What else can the restaurateurs and policymakers do to allow the food service industry to stay open permanently, even if we continue to be in the grip of the virus for some time to come?
Policymakers must ask themselves how sensible and realistic it is to keep channelling billions of euros into businesses that have had to close. This is not going to work in the long run. Plus, surveys
show that the majority of the population does not support closing restaurants. There are better solutions. A recent study by the University of the German Army in Munich examined the relevant protective effect of air filters in combination with Plexiglas panes in restaurants, offices and classrooms, and proved that they can vastly reduce the risk of direct and indirect infection. The study is right to criticise the fact that these tools are currently being neglected in terms of funding. The lack of communication from policymakers concerning the effectiveness of these tools and their failure to send positive messages to encourage greater investment are just as serious. Therefore, I believe that, instead of providing financial compensation for restaurant businesses that have been forced to close, the government should provide funds for restaurateurs so they can modernise their businesses and make them demonstrably and permanently safe for their customers and staff. This will help the industry to survive and will create trust while at the same time protecting our society against infections. This suggestion therefore constitutes an important alternative to the policy of closing businesses. In concrete terms, the government should subsidise air filters, Plexiglas panes and digitalisation in the food service industry.

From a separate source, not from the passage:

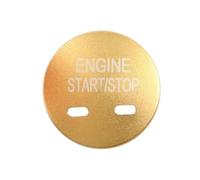tuyda Car Stop Button Cover,Fit For Chevrolet, Equinox Cruze Malibu Trax Impala Traverse Tahoe Suburban/Holden vehicle ignition button decorative cover(Gold)
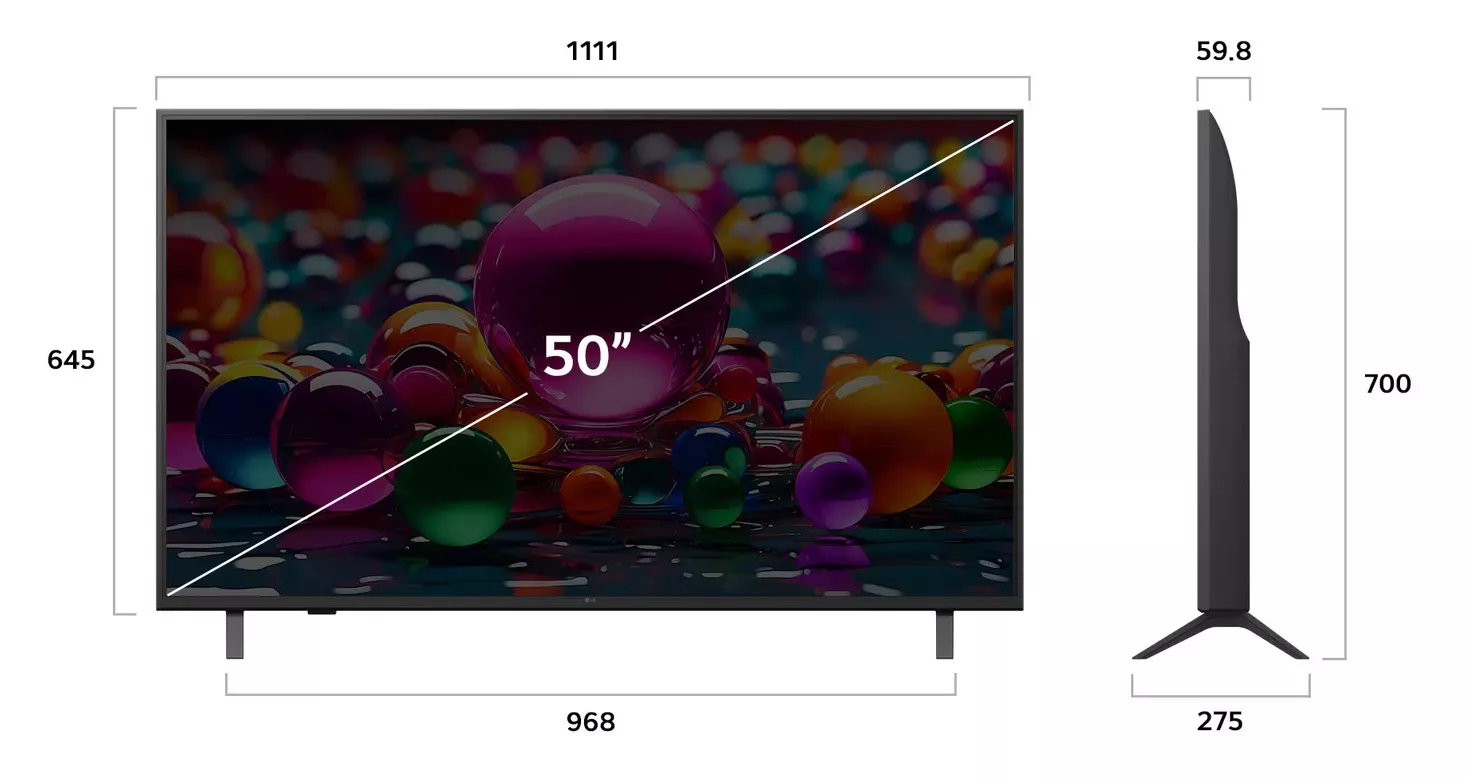 50UA85006LA TELEVISEUR LG 50'' UHD SMART 4K NEW 2025 - 13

How can immediate help for the food service industry be provided as long as the lockdown continues? What are the opportunities digitalisation offers?
During the coronavirus pandemic, we have noticed in many areas that this phase is acting like an accelerator of sorts for the digitalisation of processes. Where physical distance must be maintained, digital applications help businesses to stay in touch with customers. Restaurateurs are now more open to employing digital tools to boost efficiency and accelerate their businesses. Currently, a restaurant can only generate turnover via pick-up and delivery services. Those who are restricted to established delivery platforms because they have no integrated order application on their website
will lose a large portion of their profits. Depending on the individual situation, the fee for using delivery platforms is between 15% and 40% of the respective turnover. METRO is working with restaurateurs in France and Germany to develop solutions that will make them less reliant on delivery platforms. We are collaborating with various platforms in this project, which gives restaurateurs considerable reach – without forcing them to pay large fees. This example shows just how valuable digitalisation
can be for the food service industry, both now and in the future.